[Stored items]
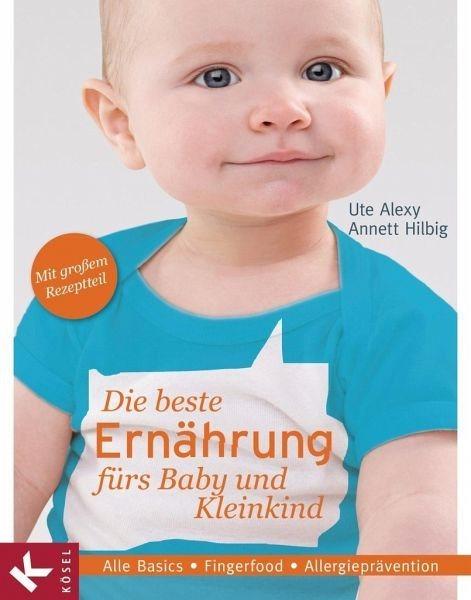 Gebundenes Buch »Die beste Ernährung fürs Baby und Kleinkind«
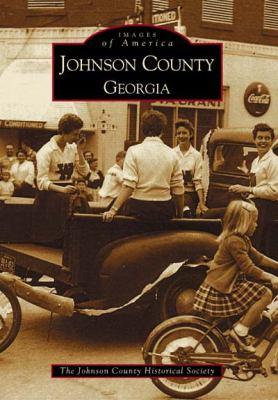 Johnson County, Georgia - Book  of the Images of America: Georgia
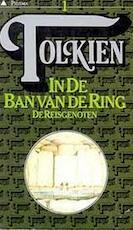 In de ban van de ring : De Reisgenoten - J.R.R. Tolkien, Max Schuchart (ISBN 9789027401687)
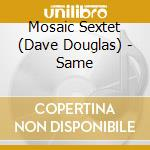 Same - douglas dave cd musicale di Mosaic sextet (dave douglas)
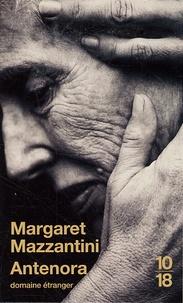Margaret Mazzantini - Antenora.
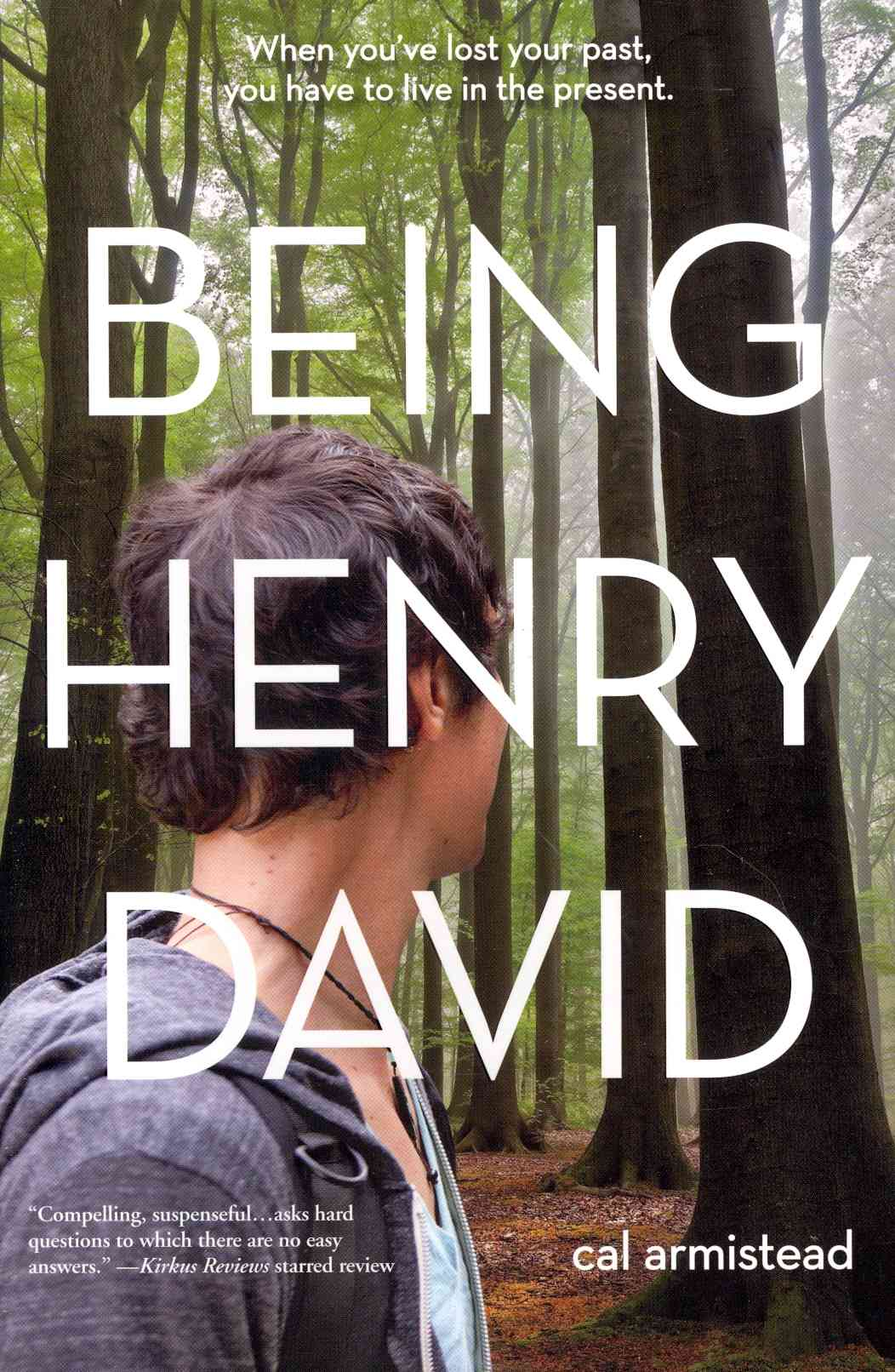 Being Henry David By Armistead, Cal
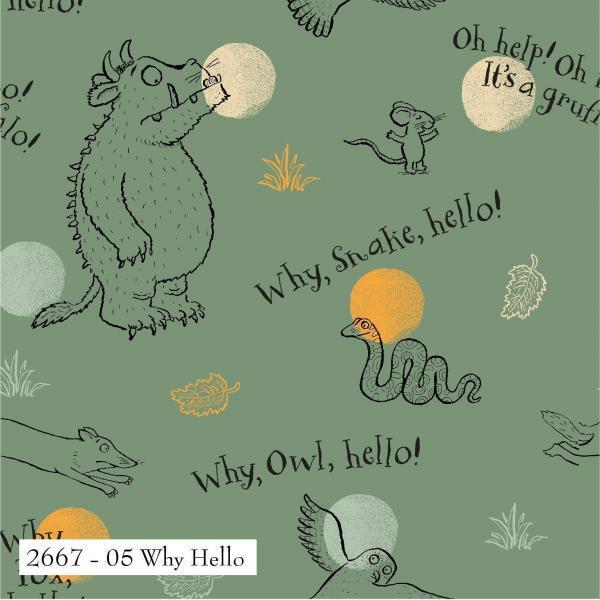 The Gruffalo-Why Hello
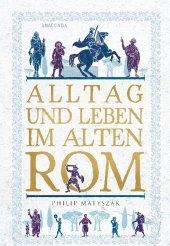 Alltag und Leben im Alten Rom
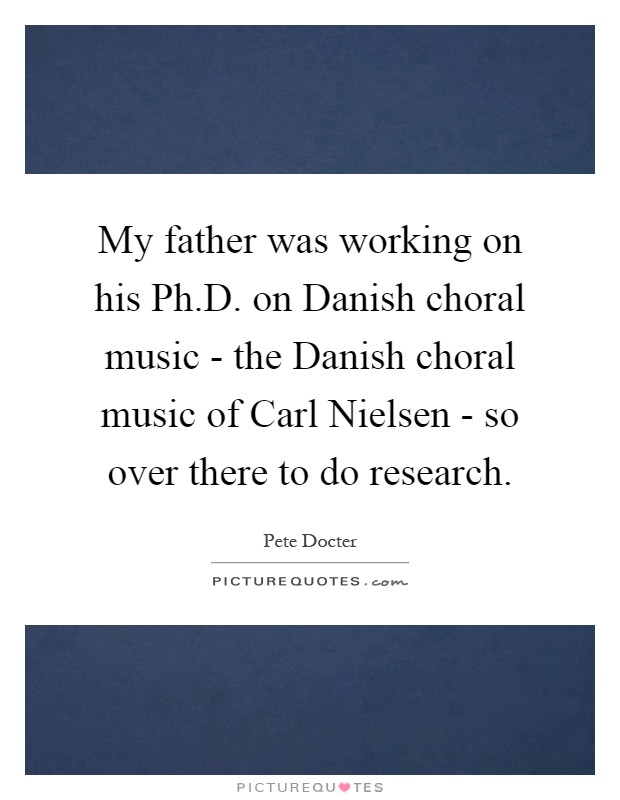 My father was working on his Ph.D. on Danish choral music - the Danish choral music of Carl Nielsen - so over there to do research Picture Quote #1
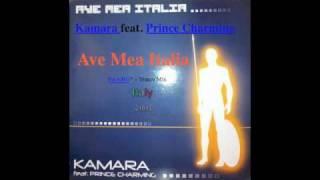 Kamara feat. Prince Charming - Ave Mea Italia (NU-NRG -- Trance Mix)
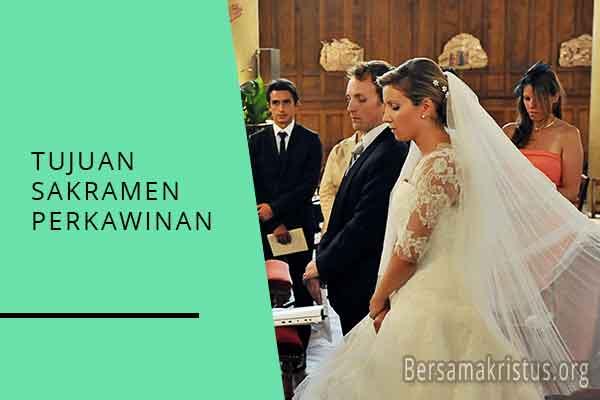 tujuan sakramen perkawinan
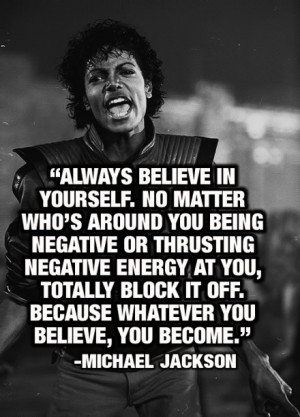 Always believe in yourself. No matter who's around you being negative ...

Task prompt:
Your copy must hold exactly the lines from the one with "My father was" to the end of the records above, both included, and no pictures.

The completed task:
 My father was working on his Ph.D. on Danish choral music - the Danish choral music of Carl Nielsen - so over there to do research Picture Quote #1
 Kamara feat. Prince Charming - Ave Mea Italia (NU-NRG -- Trance Mix)
 tujuan sakramen perkawinan
 Always believe in yourself. No matter who's around you being negative ...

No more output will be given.